Der Fotograf ist – sofern keine ausdrückliche gegenteilige schriftliche  Vereinbarung vorliegt – berechtigt, von ihm hergestellte Lichtbilder zur  Bewerbung seiner Tätigkeit zu verwenden. Der Vertragspartner erteilt zur  Veröffentlichung zu Werbezwecken des Fotografen seine ausdrückliche und  unwiderrufliche Zustimmung und verzichtet auf die Geltendmachung jedweder  Ansprüche, insbesondere aus dem Recht auf das eigene Bild gem § 78 UrhG  sowie auf Verwendungsansprüche gem § 1041 ABGB. 

 

17. Anwendbares Recht, Gerichtsstand, Vertragssprache 

17.1. Für sämtliche Streitigkeiten zwischen dem Fotografen und dem  Vertragspartner aus dem Vertragsverhältnis, einschließlich Streitigkeiten über  das Zustandekommen und/oder die Gültigkeit des Vertrages, gilt  österreichisches Recht unter Ausschluss des UN-Kaufrechtsübereinkommens 

und der Verweisungsnormen des internationalen Privatrechts als vereinbart.  Diese Rechtswahl gilt jedoch nur insoweit, als nicht der gewährte Schutz durch  zwingende Bestimmungen des Rechts des Staates, in dem der Vertragspartner  seinen gewöhnlichen Aufenthalt hat, entzogen wird. 

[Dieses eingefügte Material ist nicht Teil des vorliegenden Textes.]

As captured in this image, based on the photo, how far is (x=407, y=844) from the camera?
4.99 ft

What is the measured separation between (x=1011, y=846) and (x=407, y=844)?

17.2. Für alle gegen einen Vertragspartner des Fotografen, der im Inland seinen  Wohnsitz, gewöhnlichen Aufenthalt oder Ort der Beschäftigung hat, erhobenen  Klagen ist eines jener Gerichte zuständig, in dessen Sprengel der Verbraucher  seinen Wohnsitz, gewöhnlichen Aufenthalt oder Ort der Beschäftigung hat.  

17.3. Die Vertragssprache ist ausschließlich Deutsch.